(Collected data entries)

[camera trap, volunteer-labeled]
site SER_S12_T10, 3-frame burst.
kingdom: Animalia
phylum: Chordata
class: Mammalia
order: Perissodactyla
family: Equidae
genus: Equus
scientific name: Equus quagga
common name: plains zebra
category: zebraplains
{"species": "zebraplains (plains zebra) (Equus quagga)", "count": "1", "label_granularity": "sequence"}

**What this task involves**
Every line above that holds the word "zebraplains" is to be found and copied.

**Result**
category: zebraplains
{"species": "zebraplains (plains zebra) (Equus quagga)", "count": "1", "label_granularity": "sequence"}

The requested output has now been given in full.